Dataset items
^^^^^^^^^^^^^^^^

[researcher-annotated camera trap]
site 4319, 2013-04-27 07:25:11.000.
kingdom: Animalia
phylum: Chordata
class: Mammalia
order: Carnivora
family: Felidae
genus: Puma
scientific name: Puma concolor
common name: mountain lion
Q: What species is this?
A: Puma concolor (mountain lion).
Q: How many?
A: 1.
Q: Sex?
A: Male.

^^^^^^^^^^^^^^^^

Work item:
Please copy the line holding "genus: Puma" and all lines after it to the end of the records, exactly, and nothing else.

Exercise solution:
genus: Puma
scientific name: Puma concolor
common name: mountain lion
Q: What species is this?
A: Puma concolor (mountain lion).
Q: How many?
A: 1.
Q: Sex?
A: Male.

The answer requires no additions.